- To do -
A) Answer these questions from the article below about the inquest into Jack Bowlby's death, one answer per line:
(i) On what date was Jack Bowlby found dead in his room at Cheltenham College?
(ii) What verdict did the coroner record?
(iii) In what town and county was Jack's home?
B) Reproduce word for word the part of the article below about the inquest into Jack Bowlby's death that runs from "Three days later, Jack" up to and including "capsule a day.".
----- Passage to read
Jack Bowlby: Roaccutane 'may have led to student's death'
- 5 July 2013
- From the section Gloucestershire
An acne drug may have contributed to the death of a 16-year-old student, an inquest has heard.
Jack Bowlby was found dead in his room at Cheltenham College on 12 October.
Gloucester Coroner's Court heard he experienced "very dark thoughts" and violent mood swings after taking Roaccutane to clear his skin.
Coroner Tom Osbourne said there was "insufficient evidence" to prove his death was caused by the drug and recorded an open verdict.
Mr Osbourne said Jack died as a result of neck compression by a ligature.
Speaking at the inquest, Dr Graham Mould, a consultant pharmaceutical forensic toxicologist, said the risk of side effects from taking Roaccutane was highest within six months of finishing treatment and Jack was four months into that period at the time of his death.
Drug 'probably' linked
Jack had stopped taking the treatment for a period but asked his college matron Tracey Hopson to start retaking the drug last October.
College medical records show he took a one capsule dose at 13:00 GMT on 11 October, the day before he was found dead.
Dr Mould said: "I have to ask myself if he had not taken Roaccutane over the last six months, would he have taken his life? I suppose I have to say that probably not."
He said statistics suggested there was a one in 10,000 risk of developing suicidal thoughts while taking Roaccutane.
The inquest heard Jack had first been prescribed the drug by Dr James Milne at the Nuffield Health centre in Cheltenham in December 2011.
Dr Milne prescribed an initial dose of two capsules, which was increased up to three capsules in January 2012.
Three days later, Jack told the college matron he was experiencing "very dark thoughts" and considering suicide.
He was taken to his home in Wantage, Oxfordshire, by his parents and his dose of Roaccutane was reduced to one capsule a day.
Dr Milne had advised Jack and Mrs Hopson that he should be informed immediately if any side effects were experienced but he was not notified and the incident was not entered in Jack's medical notes at Cheltenham College.
He returned to the school three days later and appeared "back to normal".
Dr Milne previously told the inquest if he had been informed of the development, he would have immediately stopped Jack's treatment and referred him to a psychiatrist.
----------
----- Stored data
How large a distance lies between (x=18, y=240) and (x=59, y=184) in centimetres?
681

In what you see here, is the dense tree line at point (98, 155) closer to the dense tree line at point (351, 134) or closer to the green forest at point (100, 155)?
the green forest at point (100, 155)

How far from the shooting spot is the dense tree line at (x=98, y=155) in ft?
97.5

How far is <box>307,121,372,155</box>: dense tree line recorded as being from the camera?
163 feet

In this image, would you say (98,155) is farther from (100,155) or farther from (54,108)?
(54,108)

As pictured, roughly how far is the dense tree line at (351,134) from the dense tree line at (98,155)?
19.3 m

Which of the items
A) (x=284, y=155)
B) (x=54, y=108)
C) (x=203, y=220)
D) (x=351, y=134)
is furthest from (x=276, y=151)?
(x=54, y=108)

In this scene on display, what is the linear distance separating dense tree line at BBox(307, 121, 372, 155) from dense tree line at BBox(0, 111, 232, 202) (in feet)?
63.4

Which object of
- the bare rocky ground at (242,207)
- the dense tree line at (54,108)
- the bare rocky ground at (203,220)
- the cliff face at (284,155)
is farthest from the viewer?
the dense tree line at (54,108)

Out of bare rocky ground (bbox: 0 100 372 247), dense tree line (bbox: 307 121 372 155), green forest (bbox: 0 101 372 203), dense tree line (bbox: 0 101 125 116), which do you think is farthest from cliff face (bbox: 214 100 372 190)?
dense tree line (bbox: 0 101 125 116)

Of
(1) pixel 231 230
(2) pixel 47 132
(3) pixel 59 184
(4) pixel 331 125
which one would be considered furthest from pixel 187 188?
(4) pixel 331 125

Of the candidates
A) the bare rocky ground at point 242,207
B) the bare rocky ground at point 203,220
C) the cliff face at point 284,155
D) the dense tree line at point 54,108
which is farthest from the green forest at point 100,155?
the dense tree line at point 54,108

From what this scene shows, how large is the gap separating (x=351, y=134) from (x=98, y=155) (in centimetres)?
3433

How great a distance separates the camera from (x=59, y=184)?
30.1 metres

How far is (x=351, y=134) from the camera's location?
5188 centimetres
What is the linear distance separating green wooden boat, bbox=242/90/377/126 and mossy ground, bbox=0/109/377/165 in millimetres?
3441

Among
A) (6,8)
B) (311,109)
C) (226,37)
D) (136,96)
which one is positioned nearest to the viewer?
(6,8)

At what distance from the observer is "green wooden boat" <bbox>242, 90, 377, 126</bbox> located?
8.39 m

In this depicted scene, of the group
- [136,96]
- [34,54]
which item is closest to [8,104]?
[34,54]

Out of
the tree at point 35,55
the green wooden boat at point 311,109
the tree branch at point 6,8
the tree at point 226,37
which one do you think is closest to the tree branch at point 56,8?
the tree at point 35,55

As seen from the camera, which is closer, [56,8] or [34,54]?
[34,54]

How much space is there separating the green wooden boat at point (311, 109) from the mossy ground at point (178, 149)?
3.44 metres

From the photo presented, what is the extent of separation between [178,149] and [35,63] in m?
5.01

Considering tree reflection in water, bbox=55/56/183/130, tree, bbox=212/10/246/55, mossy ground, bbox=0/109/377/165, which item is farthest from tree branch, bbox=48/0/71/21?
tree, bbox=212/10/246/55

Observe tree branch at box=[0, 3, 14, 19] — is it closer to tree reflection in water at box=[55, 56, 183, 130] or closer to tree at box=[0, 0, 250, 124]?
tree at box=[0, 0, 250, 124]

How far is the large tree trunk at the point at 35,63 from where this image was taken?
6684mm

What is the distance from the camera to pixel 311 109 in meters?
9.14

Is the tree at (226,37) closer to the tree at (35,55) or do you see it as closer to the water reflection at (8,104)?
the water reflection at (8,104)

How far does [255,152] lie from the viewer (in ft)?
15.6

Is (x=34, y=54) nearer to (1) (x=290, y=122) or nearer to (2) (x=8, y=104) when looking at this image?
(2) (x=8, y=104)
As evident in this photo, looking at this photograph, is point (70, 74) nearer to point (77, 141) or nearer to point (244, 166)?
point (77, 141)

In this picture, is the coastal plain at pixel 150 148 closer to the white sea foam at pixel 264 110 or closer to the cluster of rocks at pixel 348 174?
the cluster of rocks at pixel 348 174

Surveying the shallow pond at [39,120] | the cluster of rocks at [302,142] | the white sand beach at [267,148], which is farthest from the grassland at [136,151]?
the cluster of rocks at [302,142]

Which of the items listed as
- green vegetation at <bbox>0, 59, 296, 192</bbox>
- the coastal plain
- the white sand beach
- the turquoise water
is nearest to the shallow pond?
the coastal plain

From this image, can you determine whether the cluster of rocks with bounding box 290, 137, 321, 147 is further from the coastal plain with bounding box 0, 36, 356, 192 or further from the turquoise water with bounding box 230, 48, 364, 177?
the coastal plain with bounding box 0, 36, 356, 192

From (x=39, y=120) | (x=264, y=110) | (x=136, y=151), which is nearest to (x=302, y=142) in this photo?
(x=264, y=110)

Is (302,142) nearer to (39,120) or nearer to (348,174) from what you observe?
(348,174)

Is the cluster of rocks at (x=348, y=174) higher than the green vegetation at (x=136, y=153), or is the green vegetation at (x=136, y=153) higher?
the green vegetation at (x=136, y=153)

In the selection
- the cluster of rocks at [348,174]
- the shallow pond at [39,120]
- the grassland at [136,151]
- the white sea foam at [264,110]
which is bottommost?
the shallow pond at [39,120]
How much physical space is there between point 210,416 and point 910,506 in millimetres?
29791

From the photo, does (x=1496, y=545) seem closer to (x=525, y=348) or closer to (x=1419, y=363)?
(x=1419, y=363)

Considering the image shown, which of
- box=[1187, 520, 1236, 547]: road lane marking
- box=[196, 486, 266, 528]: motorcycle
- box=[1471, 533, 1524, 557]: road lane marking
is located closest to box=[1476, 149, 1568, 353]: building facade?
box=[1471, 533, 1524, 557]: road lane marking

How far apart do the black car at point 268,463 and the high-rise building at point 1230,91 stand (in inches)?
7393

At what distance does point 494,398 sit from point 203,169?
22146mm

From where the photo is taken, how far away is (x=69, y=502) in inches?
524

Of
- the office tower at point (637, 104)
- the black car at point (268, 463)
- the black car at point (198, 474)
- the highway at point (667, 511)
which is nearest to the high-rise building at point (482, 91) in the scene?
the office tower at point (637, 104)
----------
- Answer set -
A)
(i) 12 October
(ii) An open verdict
(iii) Wantage, Oxfordshire

B)
Three days later, Jack told the college matron he was experiencing "very dark thoughts" and considering suicide.
He was taken to his home in Wantage, Oxfordshire, by his parents and his dose of Roaccutane was reduced to one capsule a day.